- **Stated goal 1**
From the passage on simulation methodologies, extract the portion starting at "6. Key Simulation" and ending at "and executes events.", reproducing it word for word.
- **Stated goal 2**
Write what follows the final sentence of the passage on simulation methodologies, carrying it forward in the same style.

- **Reading text**
6. Key Simulation Methodologies
Discrete-Event Simulation
In discrete systems, system state changes are discontinuous events. A model uses a state descriptor (a set of numbers) to represent the system’s state.
Key Features:
- Entities: Representation of real elements like machine parts.
- Relationships: Links between entities.
- Simulation Executive: Controls the advance of time and executes events.
- Random Number Generator: Simulates various data inputs.
- Results & Statistics: Provides performance measures and validates the model.
Time Advancement:
- Time Slicing: Time advances in fixed increments until no events remain.
- Next Event: Time advances directly to the next scheduled event, which is more efficient.
Queuing System Simulation: A queue consists of entities being served and those waiting to be served.

- **Excerpted records**

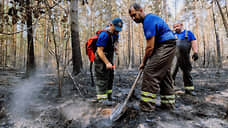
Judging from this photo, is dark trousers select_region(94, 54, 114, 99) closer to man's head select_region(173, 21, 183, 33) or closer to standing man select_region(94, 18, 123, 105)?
standing man select_region(94, 18, 123, 105)

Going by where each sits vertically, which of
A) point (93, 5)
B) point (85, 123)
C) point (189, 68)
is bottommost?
point (85, 123)

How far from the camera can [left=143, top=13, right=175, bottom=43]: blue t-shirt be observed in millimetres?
2054

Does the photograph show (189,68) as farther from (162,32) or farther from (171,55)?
(162,32)

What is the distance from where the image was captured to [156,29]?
2098 mm

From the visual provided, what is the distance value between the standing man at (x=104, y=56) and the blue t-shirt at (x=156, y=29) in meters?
0.64

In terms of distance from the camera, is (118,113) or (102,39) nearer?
(118,113)

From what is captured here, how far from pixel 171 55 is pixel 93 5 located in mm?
18481

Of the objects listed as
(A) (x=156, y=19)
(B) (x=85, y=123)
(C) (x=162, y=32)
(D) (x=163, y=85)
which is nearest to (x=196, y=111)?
(D) (x=163, y=85)

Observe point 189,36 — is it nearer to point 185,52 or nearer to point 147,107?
point 185,52

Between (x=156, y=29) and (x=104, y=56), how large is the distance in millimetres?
1013

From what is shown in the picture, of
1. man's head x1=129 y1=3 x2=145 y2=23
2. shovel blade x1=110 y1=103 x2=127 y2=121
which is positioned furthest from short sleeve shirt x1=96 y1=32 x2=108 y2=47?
shovel blade x1=110 y1=103 x2=127 y2=121

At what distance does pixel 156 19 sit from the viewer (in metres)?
2.12

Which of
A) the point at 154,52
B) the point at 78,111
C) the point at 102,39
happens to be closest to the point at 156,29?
the point at 154,52

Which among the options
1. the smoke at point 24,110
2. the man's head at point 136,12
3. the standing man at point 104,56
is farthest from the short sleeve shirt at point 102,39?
the smoke at point 24,110
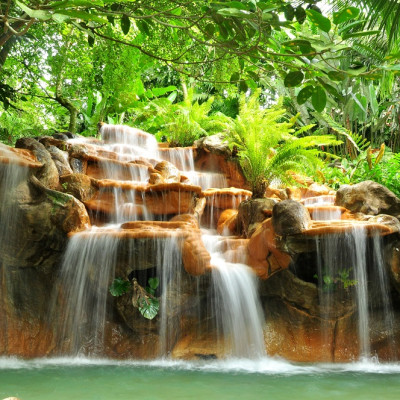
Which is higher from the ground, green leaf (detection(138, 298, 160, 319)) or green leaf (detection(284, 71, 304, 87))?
green leaf (detection(284, 71, 304, 87))

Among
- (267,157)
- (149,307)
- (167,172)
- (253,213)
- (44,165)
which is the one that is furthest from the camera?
(167,172)

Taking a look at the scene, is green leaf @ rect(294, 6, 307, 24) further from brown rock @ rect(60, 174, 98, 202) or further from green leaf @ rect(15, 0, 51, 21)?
brown rock @ rect(60, 174, 98, 202)

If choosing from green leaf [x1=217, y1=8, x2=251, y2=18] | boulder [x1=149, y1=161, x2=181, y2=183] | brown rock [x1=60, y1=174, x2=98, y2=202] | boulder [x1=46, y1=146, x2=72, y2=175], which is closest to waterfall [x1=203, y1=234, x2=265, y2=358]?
brown rock [x1=60, y1=174, x2=98, y2=202]

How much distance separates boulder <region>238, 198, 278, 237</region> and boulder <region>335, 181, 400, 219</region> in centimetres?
135

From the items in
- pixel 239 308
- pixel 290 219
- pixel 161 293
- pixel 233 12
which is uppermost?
pixel 233 12

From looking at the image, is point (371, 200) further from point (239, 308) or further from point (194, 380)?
point (194, 380)

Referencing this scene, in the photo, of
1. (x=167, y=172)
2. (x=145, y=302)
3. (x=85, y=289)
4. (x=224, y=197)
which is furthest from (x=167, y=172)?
(x=145, y=302)

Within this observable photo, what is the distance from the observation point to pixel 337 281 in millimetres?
6508

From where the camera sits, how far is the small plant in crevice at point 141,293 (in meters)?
6.12

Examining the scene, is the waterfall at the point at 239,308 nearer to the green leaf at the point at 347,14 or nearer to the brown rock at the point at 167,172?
the brown rock at the point at 167,172

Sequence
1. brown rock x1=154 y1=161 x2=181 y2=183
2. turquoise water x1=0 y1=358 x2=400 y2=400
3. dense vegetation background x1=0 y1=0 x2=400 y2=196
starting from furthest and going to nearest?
brown rock x1=154 y1=161 x2=181 y2=183 → turquoise water x1=0 y1=358 x2=400 y2=400 → dense vegetation background x1=0 y1=0 x2=400 y2=196

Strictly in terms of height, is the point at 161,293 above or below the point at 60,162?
below

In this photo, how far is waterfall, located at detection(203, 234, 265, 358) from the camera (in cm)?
634

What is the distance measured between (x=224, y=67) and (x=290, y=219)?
2.20 meters
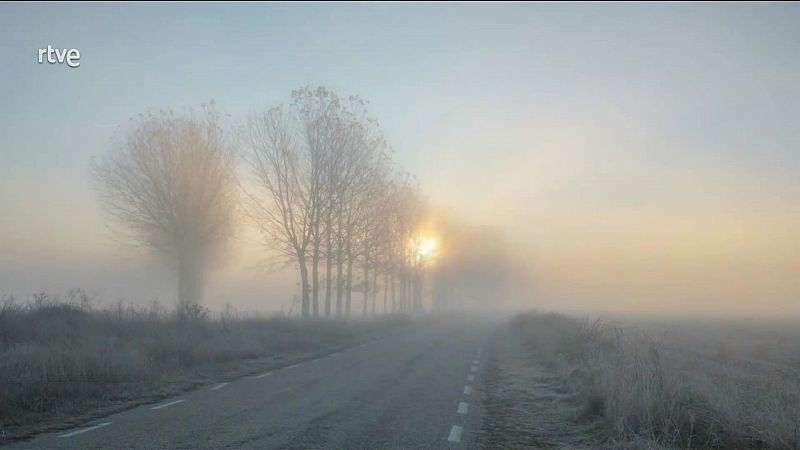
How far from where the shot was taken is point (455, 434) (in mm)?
8672

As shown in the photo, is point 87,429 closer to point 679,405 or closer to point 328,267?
point 679,405

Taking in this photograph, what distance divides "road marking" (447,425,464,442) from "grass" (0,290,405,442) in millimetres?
5829

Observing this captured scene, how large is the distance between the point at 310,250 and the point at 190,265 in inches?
331

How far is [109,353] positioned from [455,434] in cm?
932

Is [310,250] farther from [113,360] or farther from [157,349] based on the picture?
[113,360]

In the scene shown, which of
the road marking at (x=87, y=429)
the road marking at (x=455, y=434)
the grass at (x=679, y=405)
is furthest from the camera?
the road marking at (x=455, y=434)

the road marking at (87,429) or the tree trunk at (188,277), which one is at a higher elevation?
the tree trunk at (188,277)

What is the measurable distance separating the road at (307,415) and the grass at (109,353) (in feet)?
3.53

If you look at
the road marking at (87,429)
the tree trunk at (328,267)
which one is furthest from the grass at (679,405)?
the tree trunk at (328,267)

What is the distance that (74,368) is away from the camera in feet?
39.1

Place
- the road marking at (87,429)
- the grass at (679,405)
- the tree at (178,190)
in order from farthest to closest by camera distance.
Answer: the tree at (178,190) → the road marking at (87,429) → the grass at (679,405)

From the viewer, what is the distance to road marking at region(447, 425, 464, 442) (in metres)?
8.34

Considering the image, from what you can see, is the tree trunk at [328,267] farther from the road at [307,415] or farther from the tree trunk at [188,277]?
the road at [307,415]

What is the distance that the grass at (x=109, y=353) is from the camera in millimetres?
10000
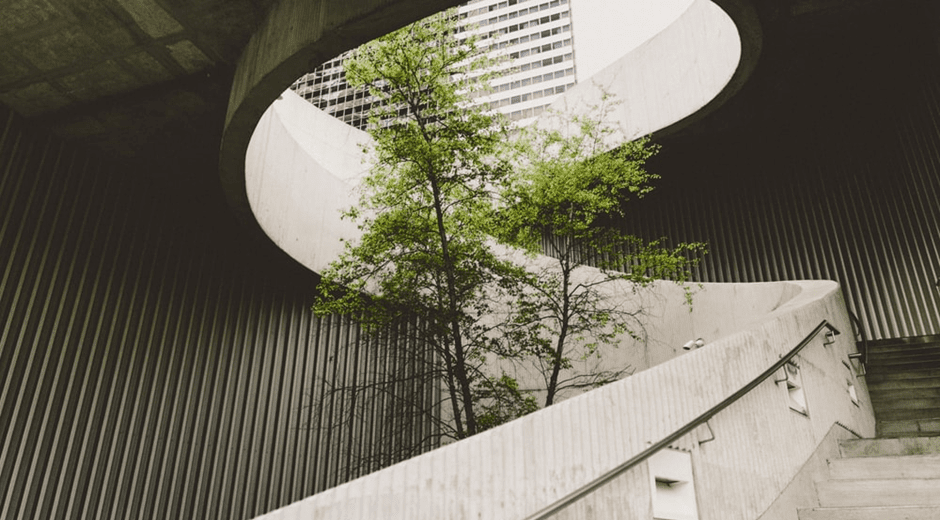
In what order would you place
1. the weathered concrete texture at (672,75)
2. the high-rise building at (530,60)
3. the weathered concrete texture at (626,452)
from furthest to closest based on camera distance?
the high-rise building at (530,60) → the weathered concrete texture at (672,75) → the weathered concrete texture at (626,452)

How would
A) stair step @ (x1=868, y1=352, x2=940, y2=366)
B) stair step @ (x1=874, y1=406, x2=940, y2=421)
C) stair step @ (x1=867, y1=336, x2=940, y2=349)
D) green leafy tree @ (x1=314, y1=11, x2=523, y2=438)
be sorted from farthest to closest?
1. stair step @ (x1=867, y1=336, x2=940, y2=349)
2. green leafy tree @ (x1=314, y1=11, x2=523, y2=438)
3. stair step @ (x1=868, y1=352, x2=940, y2=366)
4. stair step @ (x1=874, y1=406, x2=940, y2=421)

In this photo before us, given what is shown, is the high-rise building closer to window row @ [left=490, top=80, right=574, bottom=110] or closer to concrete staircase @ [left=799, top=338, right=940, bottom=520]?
window row @ [left=490, top=80, right=574, bottom=110]

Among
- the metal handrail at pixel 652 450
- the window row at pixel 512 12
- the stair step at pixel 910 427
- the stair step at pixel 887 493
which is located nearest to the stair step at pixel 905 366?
the stair step at pixel 910 427

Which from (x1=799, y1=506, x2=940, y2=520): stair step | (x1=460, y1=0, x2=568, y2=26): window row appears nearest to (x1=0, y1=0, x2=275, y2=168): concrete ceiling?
(x1=799, y1=506, x2=940, y2=520): stair step

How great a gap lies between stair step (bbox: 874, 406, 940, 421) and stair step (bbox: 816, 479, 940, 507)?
2243mm

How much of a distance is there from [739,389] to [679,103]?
7349 millimetres

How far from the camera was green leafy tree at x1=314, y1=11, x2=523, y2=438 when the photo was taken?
20.3ft

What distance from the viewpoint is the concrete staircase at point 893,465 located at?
2.91 meters

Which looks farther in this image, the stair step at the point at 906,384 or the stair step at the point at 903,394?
the stair step at the point at 906,384

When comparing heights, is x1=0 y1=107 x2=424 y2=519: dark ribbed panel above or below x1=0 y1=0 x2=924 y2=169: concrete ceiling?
below

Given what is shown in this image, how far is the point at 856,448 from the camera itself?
400 cm

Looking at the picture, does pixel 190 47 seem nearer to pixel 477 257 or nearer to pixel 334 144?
pixel 477 257

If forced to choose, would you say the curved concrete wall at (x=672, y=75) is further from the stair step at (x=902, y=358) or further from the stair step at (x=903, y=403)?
the stair step at (x=903, y=403)

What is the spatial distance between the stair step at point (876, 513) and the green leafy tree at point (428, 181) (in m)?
3.69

- **Task output 1**
6. Key Simulation Methodologies
Discrete-Event Simulation
In discrete systems, system state changes are discontinuous events. A model uses a state descriptor (a set of numbers) to represent the system’s state.
Key Features:
- Entities: Representation of real elements like machine parts.
- Relationships: Links between entities.
- Simulation Executive: Controls the advance of time and executes events.

- **Task output 2**
| Parameter Symbol | Description |
| λ | Arrival rate (number of arrivals per second) |
| Ts | Mean service time for each arrival (excluding queue wait time) |
| ρ | Server time utilization |
| u | Traffic intensity |
| r | Mean number of items in the system |
| Tr | Mean time of an item in the system |
| w | Mean number of items waiting in the queue |
| Tw | Mean waiting time of all items |
| N | Number of servers in a system |
- Single Server Queue: A system with one server. Items are served if the server is idle; otherwise, they join a waiting queue.
- Multi Server Queue: A system with multiple identical servers and a common queue. An incoming item is served if any server is available.
Queuing Relationships:
| General Terms | Single Server | Multi-server |
| r = λTr (Little’s) | ρ = λTs | ρ = λTs/N |
| w = λTw (Little’s) | r = w + ρ | u = λTs = N |
| Tr = Tw + Ts | r = w + Nρ |
Continuous Simulation
A continuous system is one where activities complete smoothly without delays or queues. The state variables are controlled by continuous functions and are often modeled using differential equations. This type of simulation is used when the underlying system dynamics are continuous.
Application Areas:
- Civil Engineering: Dam embankment and tunnel construction.
- Military: Missile trajectory simulation, fighter aircraft training.
- Logistics: Airport passenger flow analysis, toll plaza design.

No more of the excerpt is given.